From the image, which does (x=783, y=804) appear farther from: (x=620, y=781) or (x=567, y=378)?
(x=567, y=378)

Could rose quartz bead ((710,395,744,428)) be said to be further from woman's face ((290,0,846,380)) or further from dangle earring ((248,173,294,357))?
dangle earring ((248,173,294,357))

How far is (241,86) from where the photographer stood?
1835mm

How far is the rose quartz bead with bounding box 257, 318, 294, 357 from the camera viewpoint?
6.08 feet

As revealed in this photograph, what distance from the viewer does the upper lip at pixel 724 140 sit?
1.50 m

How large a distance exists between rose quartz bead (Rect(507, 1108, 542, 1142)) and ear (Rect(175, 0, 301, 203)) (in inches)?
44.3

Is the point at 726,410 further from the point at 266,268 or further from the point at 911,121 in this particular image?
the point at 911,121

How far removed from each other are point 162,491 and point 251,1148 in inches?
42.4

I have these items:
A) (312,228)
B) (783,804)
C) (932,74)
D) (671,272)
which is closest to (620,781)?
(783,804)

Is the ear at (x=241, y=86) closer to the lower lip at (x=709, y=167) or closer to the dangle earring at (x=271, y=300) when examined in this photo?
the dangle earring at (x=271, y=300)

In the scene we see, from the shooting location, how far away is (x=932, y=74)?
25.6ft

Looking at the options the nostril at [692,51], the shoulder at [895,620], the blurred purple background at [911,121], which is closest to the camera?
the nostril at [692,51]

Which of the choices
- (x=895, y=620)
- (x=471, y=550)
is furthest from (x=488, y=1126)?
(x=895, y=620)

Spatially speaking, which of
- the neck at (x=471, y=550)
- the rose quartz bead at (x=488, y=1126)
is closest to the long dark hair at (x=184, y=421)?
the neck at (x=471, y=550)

* * *

◆ Exercise description ◆
Return all of the lines above verbatim, keeping every character and line break unchanged.

◆ Exercise answer ◆
From the image, which does (x=783, y=804) appear farther from: (x=620, y=781) or (x=567, y=378)?
(x=567, y=378)

Could rose quartz bead ((710,395,744,428)) be said to be further from woman's face ((290,0,846,380)) or further from dangle earring ((248,173,294,357))?
dangle earring ((248,173,294,357))

How far is (241,86) from where the photographer stood?
1835mm

How far is the rose quartz bead with bounding box 257, 318, 294, 357 from the camera viewpoint?
6.08 feet

As revealed in this photograph, what distance from the viewer does the upper lip at pixel 724 140 sit?
1.50 m

How large a distance exists between rose quartz bead (Rect(507, 1108, 542, 1142)) and ear (Rect(175, 0, 301, 203)) (in inches)?
44.3

Is the point at 726,410 further from the point at 266,268 or further from the point at 911,121 in this particular image?
the point at 911,121

How far removed from each other are point 162,491 and point 251,1148 in inches?
42.4

I have these items:
A) (312,228)
B) (783,804)
C) (932,74)
D) (671,272)
which is closest to (620,781)?
(783,804)

Is the ear at (x=241, y=86) closer to the lower lip at (x=709, y=167) or closer to the dangle earring at (x=271, y=300) when examined in this photo?
the dangle earring at (x=271, y=300)

In the scene we see, from the shooting location, how far away is (x=932, y=74)?
25.6ft

Looking at the options the nostril at [692,51], the shoulder at [895,620], the blurred purple background at [911,121], which is closest to the camera?
the nostril at [692,51]

Which of the choices
- (x=895, y=620)
- (x=471, y=550)
is furthest from (x=488, y=1126)?
(x=895, y=620)

Spatially speaking, which of
- the neck at (x=471, y=550)
- the rose quartz bead at (x=488, y=1126)
is closest to the long dark hair at (x=184, y=421)?
the neck at (x=471, y=550)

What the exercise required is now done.